▶ _Stated problem_:
Please convert the records, from the line containing "By looking at" through the end of the records, into a JSON list of strings with one string per line and no blank lines.

## begin Record set

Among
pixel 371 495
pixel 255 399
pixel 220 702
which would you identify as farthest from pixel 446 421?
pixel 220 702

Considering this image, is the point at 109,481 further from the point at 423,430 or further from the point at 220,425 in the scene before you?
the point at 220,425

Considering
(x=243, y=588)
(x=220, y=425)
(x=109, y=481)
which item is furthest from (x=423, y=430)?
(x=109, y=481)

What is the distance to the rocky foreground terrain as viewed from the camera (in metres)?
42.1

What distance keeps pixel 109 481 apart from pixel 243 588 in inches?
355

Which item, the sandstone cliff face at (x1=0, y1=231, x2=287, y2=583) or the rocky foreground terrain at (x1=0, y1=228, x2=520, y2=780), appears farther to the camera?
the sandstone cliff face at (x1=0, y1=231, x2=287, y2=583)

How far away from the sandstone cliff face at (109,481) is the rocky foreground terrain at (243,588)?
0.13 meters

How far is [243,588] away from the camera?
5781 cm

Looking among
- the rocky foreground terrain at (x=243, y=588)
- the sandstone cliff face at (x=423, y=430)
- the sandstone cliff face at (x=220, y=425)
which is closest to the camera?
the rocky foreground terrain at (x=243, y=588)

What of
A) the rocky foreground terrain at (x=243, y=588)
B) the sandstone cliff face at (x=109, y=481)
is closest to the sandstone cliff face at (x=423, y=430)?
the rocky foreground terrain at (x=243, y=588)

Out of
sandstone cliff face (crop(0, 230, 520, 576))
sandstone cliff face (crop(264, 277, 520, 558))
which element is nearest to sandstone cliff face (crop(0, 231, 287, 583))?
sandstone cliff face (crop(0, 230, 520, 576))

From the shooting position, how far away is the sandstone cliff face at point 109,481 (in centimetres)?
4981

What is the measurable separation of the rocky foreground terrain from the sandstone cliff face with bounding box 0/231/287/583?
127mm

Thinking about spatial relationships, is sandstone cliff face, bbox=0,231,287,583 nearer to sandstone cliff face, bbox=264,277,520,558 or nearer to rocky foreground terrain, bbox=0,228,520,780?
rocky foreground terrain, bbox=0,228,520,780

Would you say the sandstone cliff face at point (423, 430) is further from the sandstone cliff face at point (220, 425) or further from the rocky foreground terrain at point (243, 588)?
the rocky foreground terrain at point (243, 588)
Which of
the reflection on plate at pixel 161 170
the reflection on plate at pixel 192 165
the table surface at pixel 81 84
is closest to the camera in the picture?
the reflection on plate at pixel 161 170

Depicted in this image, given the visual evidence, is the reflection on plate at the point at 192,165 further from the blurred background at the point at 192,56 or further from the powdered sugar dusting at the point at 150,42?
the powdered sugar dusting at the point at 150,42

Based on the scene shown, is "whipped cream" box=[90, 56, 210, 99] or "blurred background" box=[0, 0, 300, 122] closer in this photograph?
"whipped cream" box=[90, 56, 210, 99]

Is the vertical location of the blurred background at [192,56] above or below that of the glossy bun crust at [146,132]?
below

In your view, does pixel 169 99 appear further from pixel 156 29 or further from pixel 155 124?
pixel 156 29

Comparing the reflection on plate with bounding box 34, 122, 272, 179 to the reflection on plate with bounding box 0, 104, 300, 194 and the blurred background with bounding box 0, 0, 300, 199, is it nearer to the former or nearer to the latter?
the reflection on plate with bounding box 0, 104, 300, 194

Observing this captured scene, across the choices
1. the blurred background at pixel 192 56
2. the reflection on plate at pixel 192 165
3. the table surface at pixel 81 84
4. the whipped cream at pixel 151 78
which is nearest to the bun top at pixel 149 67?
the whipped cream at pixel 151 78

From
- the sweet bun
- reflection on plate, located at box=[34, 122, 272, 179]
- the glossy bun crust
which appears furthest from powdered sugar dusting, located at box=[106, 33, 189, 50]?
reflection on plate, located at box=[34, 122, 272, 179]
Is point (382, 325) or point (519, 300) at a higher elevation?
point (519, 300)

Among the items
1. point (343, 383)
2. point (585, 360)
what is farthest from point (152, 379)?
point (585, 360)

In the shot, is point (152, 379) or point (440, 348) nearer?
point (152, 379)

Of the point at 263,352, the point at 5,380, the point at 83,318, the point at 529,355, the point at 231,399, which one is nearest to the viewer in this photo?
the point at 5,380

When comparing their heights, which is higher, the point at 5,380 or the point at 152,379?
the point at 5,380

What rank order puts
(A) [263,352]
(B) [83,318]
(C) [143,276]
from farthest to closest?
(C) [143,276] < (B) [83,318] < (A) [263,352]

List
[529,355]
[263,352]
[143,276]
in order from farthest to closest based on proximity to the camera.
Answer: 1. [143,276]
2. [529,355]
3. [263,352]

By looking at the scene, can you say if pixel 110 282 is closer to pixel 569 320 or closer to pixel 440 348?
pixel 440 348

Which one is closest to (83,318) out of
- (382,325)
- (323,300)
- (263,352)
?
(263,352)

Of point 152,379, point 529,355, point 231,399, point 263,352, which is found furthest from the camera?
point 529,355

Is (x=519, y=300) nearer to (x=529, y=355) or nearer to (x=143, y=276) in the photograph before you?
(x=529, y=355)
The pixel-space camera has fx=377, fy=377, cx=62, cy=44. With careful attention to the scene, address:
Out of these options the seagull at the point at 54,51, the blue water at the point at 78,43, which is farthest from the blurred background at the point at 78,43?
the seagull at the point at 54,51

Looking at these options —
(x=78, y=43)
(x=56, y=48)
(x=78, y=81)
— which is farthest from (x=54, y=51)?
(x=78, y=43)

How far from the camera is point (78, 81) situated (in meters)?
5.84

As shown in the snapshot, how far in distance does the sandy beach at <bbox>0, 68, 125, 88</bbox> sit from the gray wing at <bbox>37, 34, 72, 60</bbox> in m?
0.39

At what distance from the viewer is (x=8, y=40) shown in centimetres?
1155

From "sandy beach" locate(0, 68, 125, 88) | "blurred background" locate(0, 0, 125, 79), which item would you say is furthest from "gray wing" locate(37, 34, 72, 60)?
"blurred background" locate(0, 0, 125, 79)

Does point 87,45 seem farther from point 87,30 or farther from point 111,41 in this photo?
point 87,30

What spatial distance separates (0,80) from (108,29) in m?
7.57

## end Record set

▶ _Reply_:
[
  "By looking at the scene, can you say if pixel 110 282 is closer to pixel 569 320 or closer to pixel 440 348?",
  "pixel 440 348",
  "Which one is closest to (83,318) out of",
  "- (382,325)",
  "- (323,300)",
  "- (263,352)",
  "?",
  "(263,352)",
  "Of point 152,379, point 529,355, point 231,399, point 263,352, which is found furthest from the camera?",
  "point 529,355",
  "Is (x=519, y=300) nearer to (x=529, y=355) or nearer to (x=143, y=276) in the photograph before you?",
  "(x=529, y=355)",
  "The pixel-space camera has fx=377, fy=377, cx=62, cy=44. With careful attention to the scene, address:",
  "Out of these options the seagull at the point at 54,51, the blue water at the point at 78,43, which is farthest from the blurred background at the point at 78,43?",
  "the seagull at the point at 54,51",
  "Looking at these options —",
  "(x=78, y=43)",
  "(x=56, y=48)",
  "(x=78, y=81)",
  "— which is farthest from (x=54, y=51)?",
  "(x=78, y=43)",
  "How far from the camera is point (78, 81) situated (in meters)?",
  "5.84",
  "As shown in the snapshot, how far in distance does the sandy beach at <bbox>0, 68, 125, 88</bbox> sit from the gray wing at <bbox>37, 34, 72, 60</bbox> in m?",
  "0.39",
  "At what distance from the viewer is (x=8, y=40) shown in centimetres?",
  "1155",
  "From \"sandy beach\" locate(0, 68, 125, 88) | \"blurred background\" locate(0, 0, 125, 79), which item would you say is furthest from \"gray wing\" locate(37, 34, 72, 60)?",
  "\"blurred background\" locate(0, 0, 125, 79)",
  "Does point 87,45 seem farther from point 87,30 or farther from point 111,41 in this photo?",
  "point 87,30",
  "What spatial distance separates (0,80) from (108,29) in m?",
  "7.57"
]